S&ED could change things: expert
Updated: 2015-06-19 11:08
By DONG LESHUO in Washington(China Daily USA)
Politicians and economists in Washington have been offering predictions on how next week's Seventh US-China Strategic and Economic Dialogue (S&ED) and the Consultation on People-to-People Exchange (CPE) will go.
"The S&ED is really a meeting between the working professionals at very senior level in the Chinese government and the US government," Adam Posen, president of the Peterson Institute for International Economics (PIIE), said on Thursday.
"We've welcomed China's emergence on the world stage and participation in the global system," Daniel Russel, assistant secretary of state for East Asian and Pacific affairs, said at the Washington Foreign Press Center on Thursday.

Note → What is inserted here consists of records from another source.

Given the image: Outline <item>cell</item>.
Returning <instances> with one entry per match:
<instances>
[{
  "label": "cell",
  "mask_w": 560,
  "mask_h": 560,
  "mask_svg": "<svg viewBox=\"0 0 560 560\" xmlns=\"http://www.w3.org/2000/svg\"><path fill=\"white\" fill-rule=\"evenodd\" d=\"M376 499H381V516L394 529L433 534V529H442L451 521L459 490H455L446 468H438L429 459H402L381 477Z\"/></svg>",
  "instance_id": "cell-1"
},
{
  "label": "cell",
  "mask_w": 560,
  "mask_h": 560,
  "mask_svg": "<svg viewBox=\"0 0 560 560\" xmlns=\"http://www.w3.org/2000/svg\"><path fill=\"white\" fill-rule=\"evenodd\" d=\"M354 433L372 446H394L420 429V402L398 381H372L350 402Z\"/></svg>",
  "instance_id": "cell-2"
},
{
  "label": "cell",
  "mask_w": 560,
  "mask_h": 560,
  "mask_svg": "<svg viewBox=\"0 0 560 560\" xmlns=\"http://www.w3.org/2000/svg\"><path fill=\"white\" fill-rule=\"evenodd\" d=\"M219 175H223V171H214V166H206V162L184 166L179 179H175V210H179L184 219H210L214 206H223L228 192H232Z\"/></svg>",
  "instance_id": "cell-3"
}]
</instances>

"The US and China have a very complex, very consequential relationship. We don't always see eye to eye. But the fact is that global challenges require that we cooperate. They require collaborative solutions," Russel said.
Posen thinks that the US government has been hostile towards the Chinese government across a range of areas, particularly economics.
"The US government remains generally biased towards Chinese investment in the US in ways that I do not think are necessary," Posen said.
"I do think there has been too much emphasis on zero sum and conflict between the US and China on economic issues," Posen said.
"There just been a tone that the economic fear is as conflictual as the cyber. I don't think that's in the US' interest, I don't think it's in the world's interest. I think it's an unnecessary tone," Posen said.
"I'm hoping that the S&ED and the upcoming summit with President Xi can get the US to change that approach," Posen said.
Russel said that the S&ED and the CPE provide the US and China an important, regularized platform to strengthen their relationship, to deepen coordination, promote cooperation and manage and narrow the differences between the two countries.
"It plays a very important role in facilitating progress in the US-China relationship and US-China cooperation in the region and in dealing with global problems," Russel said.
Posen thinks that the narrative about the US failures should not "prevent us from making substantive progress at the S&ED".
"There is a whole range of issues to be dealt with, there are a bunch of professionals who know these issues and have been interacting with each other for a long time," Posen said.
The Bilateral Investment Treaty, Cyber issues and the issue of the South China Sea are likely to be the three big issues discussed at the S&ED, according to Nick Lardy, Anthony M. Solomon Senior Fellow at PIIE.
Intellectual property rights are also likely to be on the list, according to Robert Hormats, vice-chairman of Kissinger Associates and former undersecretary for economic growth, energy and the environment at US State Department from 2009 to 2013, who talked at the Council on Foreign Relations in Washington on Tuesday.
The Seventh S&ED and the CPE taking place in Washington, DC from June 22 to 24 will be co-chaired by China State Councilor Yang Jiechi, and Vice-Premier Wang Yang along with their US counterparts Secretary of State John Kerry and the Secretary of Treasury Jack Lew.